■ **To-do list**:
1. In the article about Greenbelt residents who work for USAID, which bureau does David work in?
2. Continue the article about Greenbelt residents who work for USAID, starting after its final sentence.
* Begin Page excerpt *
This week, three of several Greenbelt residents who work for the U.S. Agency for International Development (USAID) agreed to speak with the News Review about their experiences as Elon Musk attempts to dismantle the agency they work for. All USAID employees we reached out to feared reprisal and we are using aliases to protect their identities.
David (not his real name) lives in Greenbelt and has worked for USAID for 15 years. He works in the Bureau of Humanitarian Assistance (BHA). “We’re like FEMA for the rest of the world,” he explained. “So whenever there’s a natural disaster or a conflict or a humanitarian crisis outside of the United States we respond to them.” USAID has direct hires, civil servants and institutional services contractors (ISCs) who work for a company but are embedded in USAID. There are also personal services contractors (PSCs) who have a direct contract with the government and act like an individual company, explains David. He’s in the latter category.
Melissa (not her real name) is a federal employee at
USAID, which she joined in 2013. She described her role as working in compliance.
* End Page excerpt *
* Begin Dataset excerpt *
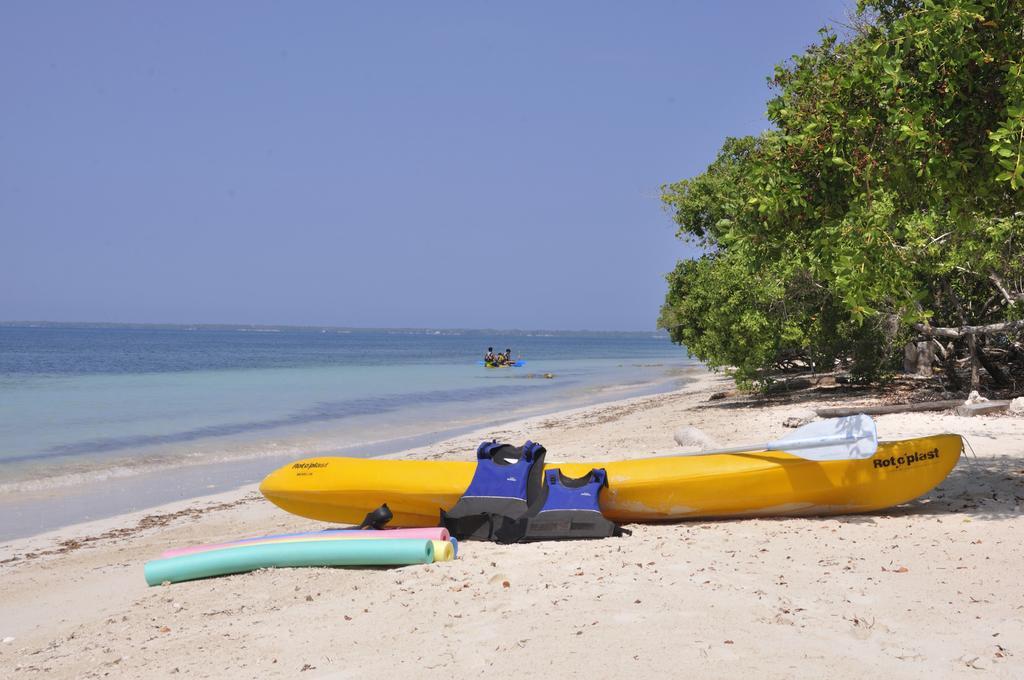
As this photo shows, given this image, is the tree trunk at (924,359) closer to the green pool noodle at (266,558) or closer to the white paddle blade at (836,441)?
* End Dataset excerpt *
■ **Responses for each task**:
1. The Bureau of Humanitarian Assistance (BHA).

2.
Greenbelter Stephanie (not her real name) has worked for
USAID for over a decade. She preferred not to share the area in which she works.
Week of January 20
Like other federal workers with whom we talked, Melissa describes a series of strange emails claiming to be from the Office of Personnel Management (OPM). Melissa said the emails came from opm.gov addresses that didn’t make sense. One email instructed recipients to trust emails from that address. Metadata also shows the
messages are coming from outside of the government, says Melissa. She believes they are coming from a server installed by a non-OPM group, employees of Musk, some of whom have been given positions with the Department of Government Efficiency (DOGE). “It’s a coup! Legitimately, that’s what it is. The government is not being run by the government right now. It’s being run by associates of Elon Musk. I don’t think it’s an exaggeration to say that elected officials are not in charge, they’re not the ones making the decisions and the ones implementing them are not the civil service,” she says.
Immediately following the inauguration, USAID employees received a directive email informing them that Diversity, Equity, Inclusion and Accessibility (DEIA) programs were being discontinued and their DEIA colleagues had been put on administrative leave. They were also told to report any DEIA programs or workers attempting to hide their work under different names. The email was signed by someone they later found out was their new acting administrator, David reported. Melissa said she spent the week removing keywords from documents, to a point of absurdity where phrases such as “diversity of opinion” were being flagged. The impact of this is huge she said, since the federal government is seen as a leader, and industry across the country looks to it and follows suit.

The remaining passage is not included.